Information provided:
=-=-=

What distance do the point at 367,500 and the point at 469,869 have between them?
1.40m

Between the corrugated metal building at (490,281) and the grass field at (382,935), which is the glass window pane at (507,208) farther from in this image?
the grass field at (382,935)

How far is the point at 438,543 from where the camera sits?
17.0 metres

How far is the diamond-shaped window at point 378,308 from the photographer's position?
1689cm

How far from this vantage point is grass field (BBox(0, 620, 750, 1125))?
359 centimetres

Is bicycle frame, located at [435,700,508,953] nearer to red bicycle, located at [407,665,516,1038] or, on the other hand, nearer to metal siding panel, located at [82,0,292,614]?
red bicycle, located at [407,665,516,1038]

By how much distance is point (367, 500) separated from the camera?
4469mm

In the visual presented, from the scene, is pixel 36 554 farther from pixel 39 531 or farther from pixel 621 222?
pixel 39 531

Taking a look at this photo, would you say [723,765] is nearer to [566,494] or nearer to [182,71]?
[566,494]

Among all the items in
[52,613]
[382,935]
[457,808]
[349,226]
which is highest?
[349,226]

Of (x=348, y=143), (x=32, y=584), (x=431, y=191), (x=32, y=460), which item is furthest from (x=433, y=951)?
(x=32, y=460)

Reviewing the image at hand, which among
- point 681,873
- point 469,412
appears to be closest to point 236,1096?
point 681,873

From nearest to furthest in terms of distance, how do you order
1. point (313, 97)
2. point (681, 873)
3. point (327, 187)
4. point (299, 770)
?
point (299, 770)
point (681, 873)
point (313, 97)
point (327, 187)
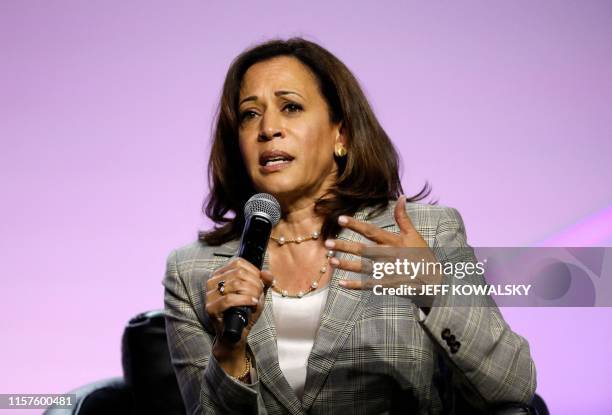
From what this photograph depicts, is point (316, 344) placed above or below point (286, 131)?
below

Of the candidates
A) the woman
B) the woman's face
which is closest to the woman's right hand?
the woman

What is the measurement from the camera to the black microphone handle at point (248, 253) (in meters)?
1.26

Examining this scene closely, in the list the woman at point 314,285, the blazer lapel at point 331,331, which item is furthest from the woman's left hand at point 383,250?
the blazer lapel at point 331,331

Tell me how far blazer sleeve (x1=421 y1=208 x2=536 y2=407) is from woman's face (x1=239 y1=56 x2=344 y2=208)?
54cm

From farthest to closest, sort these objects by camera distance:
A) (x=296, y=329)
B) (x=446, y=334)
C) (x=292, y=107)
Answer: (x=292, y=107)
(x=296, y=329)
(x=446, y=334)

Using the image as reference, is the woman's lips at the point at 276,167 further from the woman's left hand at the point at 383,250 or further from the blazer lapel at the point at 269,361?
the woman's left hand at the point at 383,250

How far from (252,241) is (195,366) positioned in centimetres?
53

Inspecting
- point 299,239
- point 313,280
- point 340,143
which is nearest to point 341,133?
point 340,143

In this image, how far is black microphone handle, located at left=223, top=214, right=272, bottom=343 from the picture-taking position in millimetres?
1259

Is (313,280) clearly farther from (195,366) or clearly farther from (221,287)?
(221,287)

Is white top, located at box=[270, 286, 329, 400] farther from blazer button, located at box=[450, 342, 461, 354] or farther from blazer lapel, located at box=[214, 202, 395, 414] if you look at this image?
blazer button, located at box=[450, 342, 461, 354]

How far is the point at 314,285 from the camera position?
5.91 ft

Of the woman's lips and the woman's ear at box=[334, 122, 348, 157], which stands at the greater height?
the woman's ear at box=[334, 122, 348, 157]

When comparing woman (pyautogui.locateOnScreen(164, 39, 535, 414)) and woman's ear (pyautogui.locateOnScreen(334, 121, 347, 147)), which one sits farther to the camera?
woman's ear (pyautogui.locateOnScreen(334, 121, 347, 147))
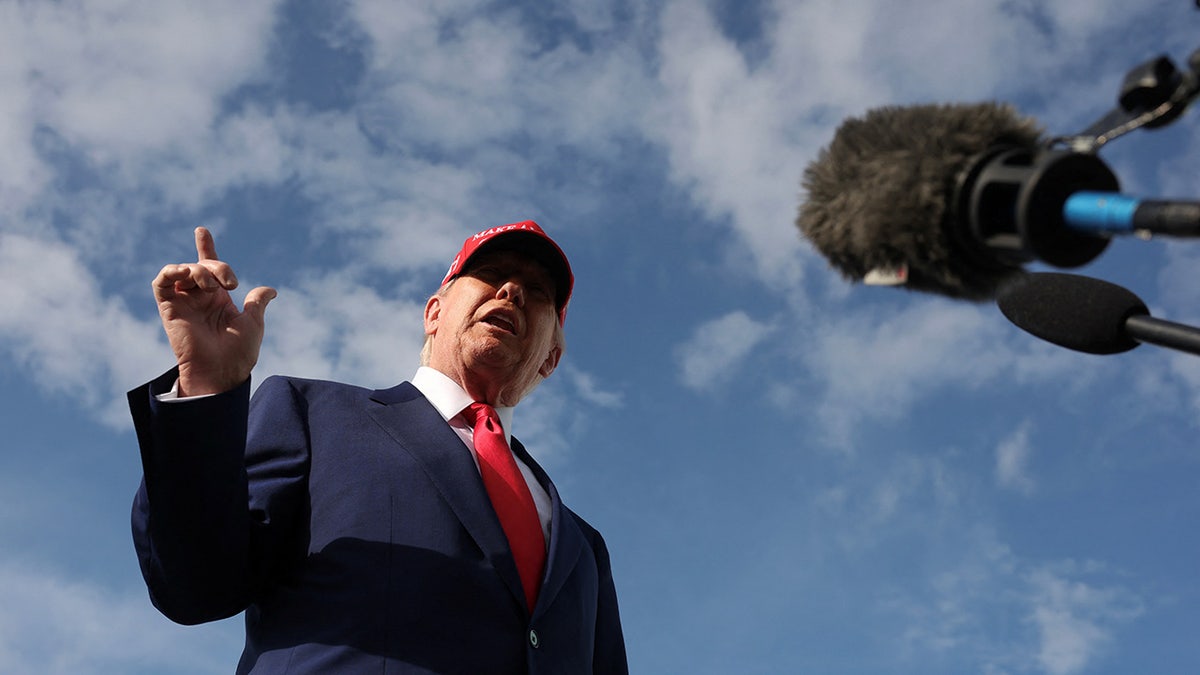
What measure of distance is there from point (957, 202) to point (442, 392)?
104 inches

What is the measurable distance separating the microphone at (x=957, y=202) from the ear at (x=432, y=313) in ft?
9.19

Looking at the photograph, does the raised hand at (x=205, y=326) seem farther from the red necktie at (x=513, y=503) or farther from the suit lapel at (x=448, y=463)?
the red necktie at (x=513, y=503)

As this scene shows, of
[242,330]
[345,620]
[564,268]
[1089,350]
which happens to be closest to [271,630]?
[345,620]

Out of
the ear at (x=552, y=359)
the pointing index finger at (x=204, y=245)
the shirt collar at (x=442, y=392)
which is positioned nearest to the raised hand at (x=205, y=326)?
the pointing index finger at (x=204, y=245)

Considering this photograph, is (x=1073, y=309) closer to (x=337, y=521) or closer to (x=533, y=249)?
(x=337, y=521)

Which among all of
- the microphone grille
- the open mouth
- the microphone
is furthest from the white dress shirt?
the microphone

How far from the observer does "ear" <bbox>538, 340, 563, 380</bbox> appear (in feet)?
16.5

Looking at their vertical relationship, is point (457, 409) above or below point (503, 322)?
below

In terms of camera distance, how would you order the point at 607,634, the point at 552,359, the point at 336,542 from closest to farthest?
the point at 336,542, the point at 607,634, the point at 552,359

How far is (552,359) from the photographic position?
5.10 m

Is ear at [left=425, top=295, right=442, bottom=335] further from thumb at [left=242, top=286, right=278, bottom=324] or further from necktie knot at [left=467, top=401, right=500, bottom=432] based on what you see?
thumb at [left=242, top=286, right=278, bottom=324]

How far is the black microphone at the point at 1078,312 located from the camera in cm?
224

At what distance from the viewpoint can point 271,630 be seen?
10.6ft

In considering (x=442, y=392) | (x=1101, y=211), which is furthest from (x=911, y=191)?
(x=442, y=392)
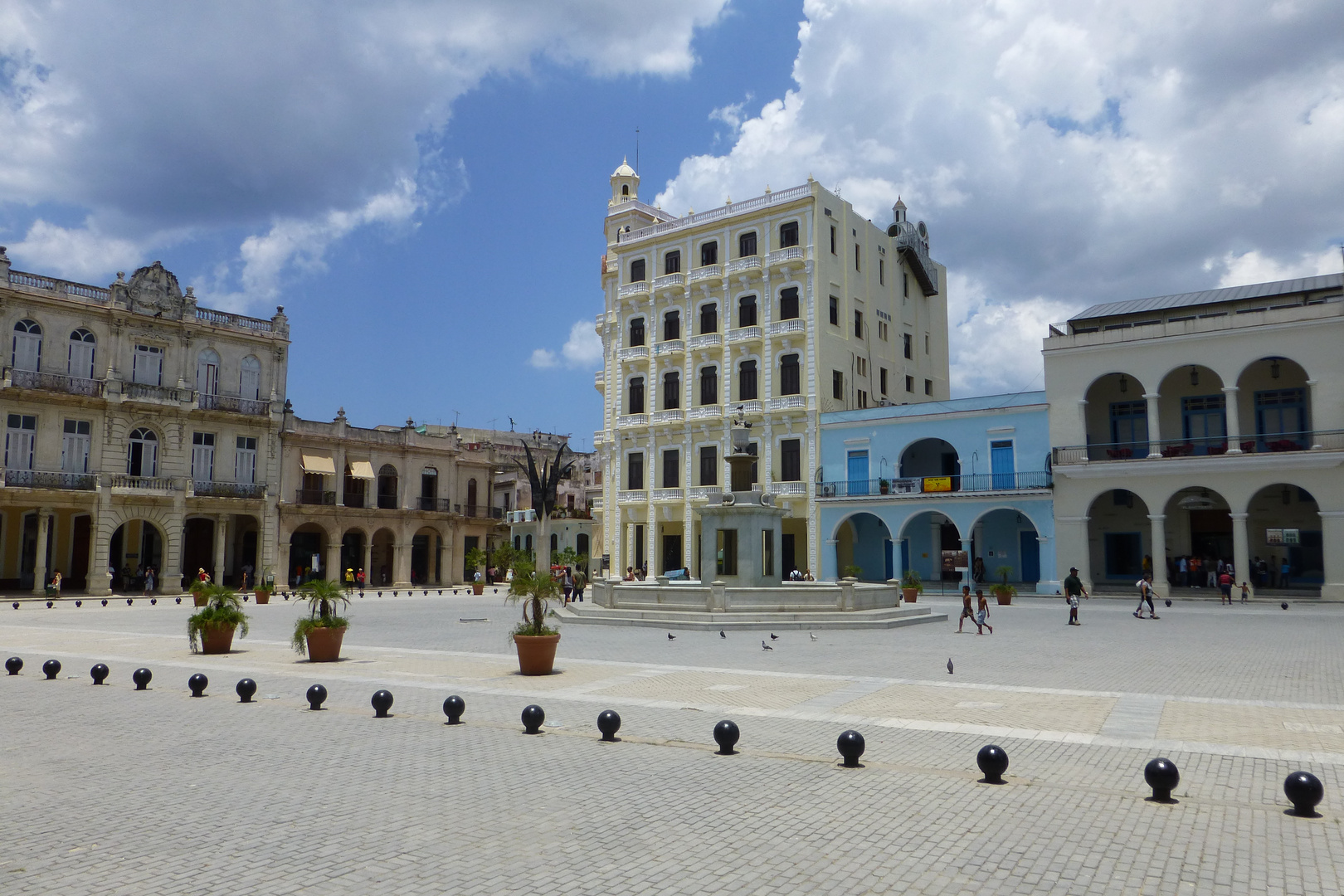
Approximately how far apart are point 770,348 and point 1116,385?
1580 centimetres

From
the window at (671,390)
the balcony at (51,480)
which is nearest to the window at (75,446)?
the balcony at (51,480)

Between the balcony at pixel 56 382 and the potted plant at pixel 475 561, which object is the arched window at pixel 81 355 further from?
the potted plant at pixel 475 561

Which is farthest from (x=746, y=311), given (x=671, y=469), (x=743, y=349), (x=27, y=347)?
(x=27, y=347)

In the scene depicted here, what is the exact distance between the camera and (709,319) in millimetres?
50000

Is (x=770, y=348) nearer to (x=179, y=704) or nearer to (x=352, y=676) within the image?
(x=352, y=676)

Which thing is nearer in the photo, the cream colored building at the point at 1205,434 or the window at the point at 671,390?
the cream colored building at the point at 1205,434

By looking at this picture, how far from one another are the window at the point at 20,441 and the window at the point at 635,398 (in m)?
28.0

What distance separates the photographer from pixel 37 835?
6.57 meters

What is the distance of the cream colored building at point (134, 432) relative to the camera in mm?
42469

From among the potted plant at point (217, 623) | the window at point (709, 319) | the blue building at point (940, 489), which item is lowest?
the potted plant at point (217, 623)

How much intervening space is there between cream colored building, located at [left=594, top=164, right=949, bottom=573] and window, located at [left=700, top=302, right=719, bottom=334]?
0.22ft

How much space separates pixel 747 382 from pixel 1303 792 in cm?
4191

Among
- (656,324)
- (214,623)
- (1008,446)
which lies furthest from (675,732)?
(656,324)

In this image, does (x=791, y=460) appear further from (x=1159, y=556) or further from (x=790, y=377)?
(x=1159, y=556)
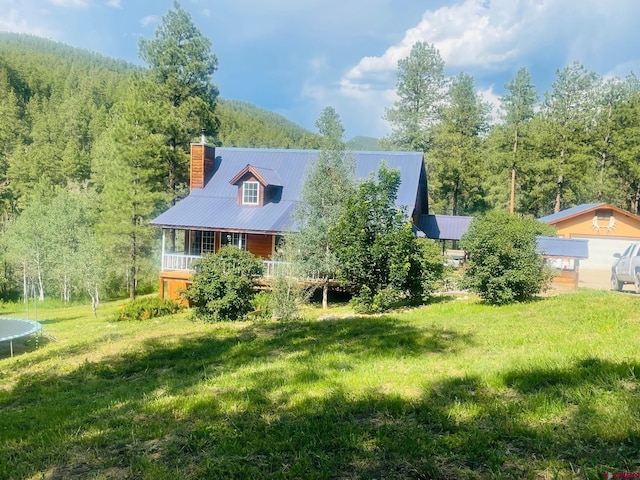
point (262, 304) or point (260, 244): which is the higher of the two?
point (260, 244)

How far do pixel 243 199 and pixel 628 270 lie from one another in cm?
1665

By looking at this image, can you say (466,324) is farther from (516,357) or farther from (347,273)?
(347,273)

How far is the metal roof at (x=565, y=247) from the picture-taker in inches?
689

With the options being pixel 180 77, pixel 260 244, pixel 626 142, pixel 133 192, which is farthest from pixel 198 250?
pixel 626 142

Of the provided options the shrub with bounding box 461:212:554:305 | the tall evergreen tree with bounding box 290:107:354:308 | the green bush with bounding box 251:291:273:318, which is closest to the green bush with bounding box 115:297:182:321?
the green bush with bounding box 251:291:273:318

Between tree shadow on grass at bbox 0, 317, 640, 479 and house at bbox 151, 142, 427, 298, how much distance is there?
1422 cm

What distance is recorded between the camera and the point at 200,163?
25.2 m

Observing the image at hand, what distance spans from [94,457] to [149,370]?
13.6ft

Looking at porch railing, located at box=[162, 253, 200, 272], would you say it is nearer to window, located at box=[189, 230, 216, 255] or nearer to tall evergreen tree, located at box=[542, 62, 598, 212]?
window, located at box=[189, 230, 216, 255]

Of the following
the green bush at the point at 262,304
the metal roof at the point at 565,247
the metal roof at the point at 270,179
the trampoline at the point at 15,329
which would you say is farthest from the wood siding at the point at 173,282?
the metal roof at the point at 565,247

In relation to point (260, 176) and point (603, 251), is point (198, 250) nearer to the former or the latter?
point (260, 176)

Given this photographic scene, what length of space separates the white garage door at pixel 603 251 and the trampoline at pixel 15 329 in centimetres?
3106

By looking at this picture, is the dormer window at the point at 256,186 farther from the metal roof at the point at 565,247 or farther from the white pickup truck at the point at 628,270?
the white pickup truck at the point at 628,270

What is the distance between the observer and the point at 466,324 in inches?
385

=-=-=

Give every line from the one containing "By looking at this picture, is" through the final line of the records above as a JSON list of strings, one string per line, with blank lines left out.

[
  "By looking at this picture, is the dormer window at the point at 256,186 farther from the metal roof at the point at 565,247 or farther from the white pickup truck at the point at 628,270?",
  "the white pickup truck at the point at 628,270",
  "What is the distance between the observer and the point at 466,324 in inches?",
  "385"
]